On 2015-10-13 16:55, Pierre-Louis Bossart wrote:
On 10/13/15 2:07 AM, David Henningsson wrote:
On 2015-10-12 22:59, James Cameron wrote:
On Mon, Oct 12, 2015 at 02:49:46PM +0100, Liam Girdwood wrote:
I've written up the minutes here below
Thanks!
Splitting out controls: Takashi
- Restricted access. Consensus to restrict access to some controls
Note: There is NOT consensus.
due to possibility of breaking HW at kernel level. i.e. prevent feeding digital Mic into HP amp to prevent speaker over heating.
I'd like that. rt5631. Avoiding at the moment by removing the controls.
IIRC, the debate was over "do not expose dangerous controls to userspace at all" vs "expose dangerous controls controls only to root".
I'm strongly voting for "do not expose to userspace at all".
I personally believe that if the physical hardware can be set to state where it's bricked, the hardware itself is buggy.
If the hardware is buggy, this should be worked around in BIOS or whatever firmware is present on the machine. Otherwise there is a bug in BIOS.
If BIOS is buggy and cannot protect the machine from being physically damaged, then we need to work around that in the kernel. Otherwise there is a bug in the kernel.
And if the kernel is buggy, we should fix the kernel. Period. :-)

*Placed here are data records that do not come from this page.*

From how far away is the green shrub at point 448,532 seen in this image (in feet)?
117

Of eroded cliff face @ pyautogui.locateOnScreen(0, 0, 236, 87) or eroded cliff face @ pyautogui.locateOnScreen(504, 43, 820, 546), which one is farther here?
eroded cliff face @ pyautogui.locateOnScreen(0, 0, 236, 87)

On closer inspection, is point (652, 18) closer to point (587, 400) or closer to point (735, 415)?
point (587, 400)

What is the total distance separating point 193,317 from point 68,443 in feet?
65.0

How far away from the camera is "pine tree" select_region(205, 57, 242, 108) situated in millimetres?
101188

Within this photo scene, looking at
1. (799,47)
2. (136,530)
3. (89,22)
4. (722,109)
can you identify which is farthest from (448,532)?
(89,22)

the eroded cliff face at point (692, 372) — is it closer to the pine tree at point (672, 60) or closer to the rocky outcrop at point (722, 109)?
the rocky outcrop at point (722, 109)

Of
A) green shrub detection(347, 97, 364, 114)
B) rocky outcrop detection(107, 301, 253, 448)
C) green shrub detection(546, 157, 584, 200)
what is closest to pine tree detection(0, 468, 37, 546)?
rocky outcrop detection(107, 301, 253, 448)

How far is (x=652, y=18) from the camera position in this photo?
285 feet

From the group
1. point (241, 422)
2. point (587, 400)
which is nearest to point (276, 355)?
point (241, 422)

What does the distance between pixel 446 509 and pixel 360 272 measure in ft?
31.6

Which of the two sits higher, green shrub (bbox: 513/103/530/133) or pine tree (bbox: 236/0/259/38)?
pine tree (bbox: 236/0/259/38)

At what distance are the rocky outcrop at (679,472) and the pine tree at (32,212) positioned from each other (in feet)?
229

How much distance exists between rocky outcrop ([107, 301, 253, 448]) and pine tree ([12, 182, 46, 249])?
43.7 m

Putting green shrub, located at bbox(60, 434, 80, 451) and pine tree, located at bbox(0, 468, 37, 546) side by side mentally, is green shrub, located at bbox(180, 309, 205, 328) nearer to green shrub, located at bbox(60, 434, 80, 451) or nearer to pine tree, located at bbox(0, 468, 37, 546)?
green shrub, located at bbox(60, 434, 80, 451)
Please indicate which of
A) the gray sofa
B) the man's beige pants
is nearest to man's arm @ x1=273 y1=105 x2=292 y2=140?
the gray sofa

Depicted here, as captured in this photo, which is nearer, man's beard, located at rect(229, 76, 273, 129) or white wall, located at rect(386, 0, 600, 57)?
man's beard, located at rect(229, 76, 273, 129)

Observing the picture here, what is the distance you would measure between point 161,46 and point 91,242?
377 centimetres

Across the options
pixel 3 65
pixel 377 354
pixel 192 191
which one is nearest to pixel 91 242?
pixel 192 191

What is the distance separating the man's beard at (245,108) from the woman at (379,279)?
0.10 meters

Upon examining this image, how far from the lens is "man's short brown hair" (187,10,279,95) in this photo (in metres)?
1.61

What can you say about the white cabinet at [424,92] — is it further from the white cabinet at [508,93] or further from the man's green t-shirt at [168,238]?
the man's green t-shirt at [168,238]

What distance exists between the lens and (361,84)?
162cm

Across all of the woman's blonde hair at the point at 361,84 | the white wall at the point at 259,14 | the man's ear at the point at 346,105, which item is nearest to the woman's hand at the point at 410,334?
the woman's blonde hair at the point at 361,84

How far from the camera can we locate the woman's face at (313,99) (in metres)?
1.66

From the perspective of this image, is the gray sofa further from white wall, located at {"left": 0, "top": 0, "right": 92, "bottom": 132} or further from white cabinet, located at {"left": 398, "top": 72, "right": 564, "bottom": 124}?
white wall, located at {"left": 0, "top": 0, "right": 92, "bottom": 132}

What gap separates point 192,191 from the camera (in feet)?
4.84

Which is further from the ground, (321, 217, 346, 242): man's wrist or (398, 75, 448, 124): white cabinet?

There are just too many variables linked to acoustic, mechanical and thermal design that just can't be handled with a simple rule at the kernel level or even BIOS/firmware. There were quite a few people in the room who voiced their opinion that handling 'dangerous' controls was an exercise for the integrator, not something that can be handled with a one-size-fits-all fix.
If userspace can make complex decisions to avoid damage, then so can the kernel. The integrator can just write that logic into the kernel instead of writing it into userspace.
'userspace' is also a vague definition, most audio servers will use profiles that will avoid using bad configurations. It's not clear to me that we have to protect against a user setting random values with alsamixer.
Whether the devices are phones, laptops, or everything in between, people are replacing their original software with other software. Surely those people are messing around with mixer controls, and surely they don't want their devices damaged.
These people might replace the kernel as well, of course, but are less likely to do so than to replace userspace; and if they do, they are less likely to mess around with a particular audio driver, especially if that driver has a big warning sign saying "changing this value might fry your speaker" (which, IMO, would be appropriate).